Between September 22 and October 2, materials from the Danske pretrial investigation were published in very large amounts in several Estonian media publications as well as the Italian one. It appears from the newspaper articles published that the entire criminal file may have been leaked.
Hirvoja said: "The trial has been effectively taken to the media against the will of the persons involved, and illegally, which is why also the defense is compelled, as distinct from usual practice and in an exceptional manner, to handle the problem concerning the criminal proceeding as a matter of expedience."
Earlier leaks, according to existing knowledge, had concerned individual fragments or documents, he added.
Hirvoja's law firm, Magnusson, also finds that the leak makes it no possible to fulfill the requirements applicable to an adversarial judicial procedure.
The application pointed out that it is a fundamental principle of an adversarial procedure that the judge handling the case must not see the file of the pretrial investigation prior to a court sitting.
Whether a piece of evidence gathered by the prosecutor's office in the pretrial investigation is appropriate and acceptable in court under law is decided only in the course of examination by the court, and in most cases separately, for each individual piece of evidence.
"In this case, the criminal file has been made available to all Estonian judges in county courts, district courts and in the Supreme Court," Hirvoja explained.

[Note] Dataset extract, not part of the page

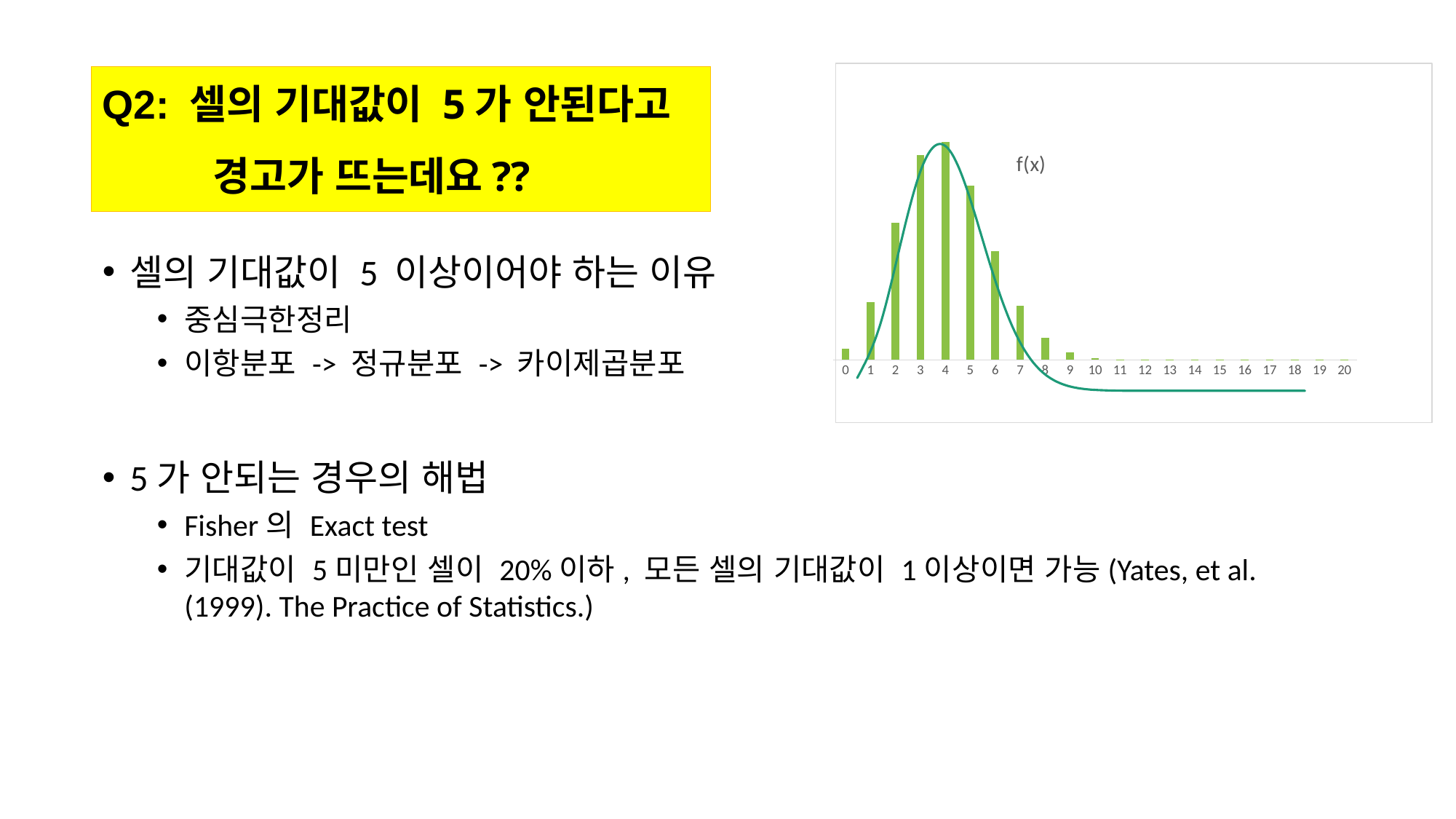
How many categories are labelled along the x axis of the chart? 21 Which category on the x axis has the tallest bar? 4 What is the first category label on the x axis? 0 Which bar is taller, the one at 0 or the one at 2? 2 What text label is printed inside the chart area next to the curve? f(x) What kind of chart is shown on the slide? bar chart Which bar is taller, the one at 8 or the one at 9? 8 Do the bar heights rise or fall from category 0 to category 4? rise Do the bar heights rise or fall from category 4 to category 9? fall Which bar is taller, the one at 2 or the one at 6? 2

The attorney's justification claims that there is no judge left in the land who could handle the Danske criminal case in accordance with the requirements of the law.
Furthermore, it is no longer possible to ensure compliance with the requirement of the law that witnesses, before giving testimony in court, must not know about the testimony given by other witnesses, nor the other documents examined in court, Hirvoja said.
The money laundering case against Danske Bank also linked to Swedbank and SEB, with as much as over €200 billion in illicit funds, mostly of Russian origin, thought to have passed the banks in the period of 2007-2015.
Danske Bank ceased its activities in Estonia in the fall of 2019 after the Financial Supervision Authority ordered the bank to stop operations there earlier the same year.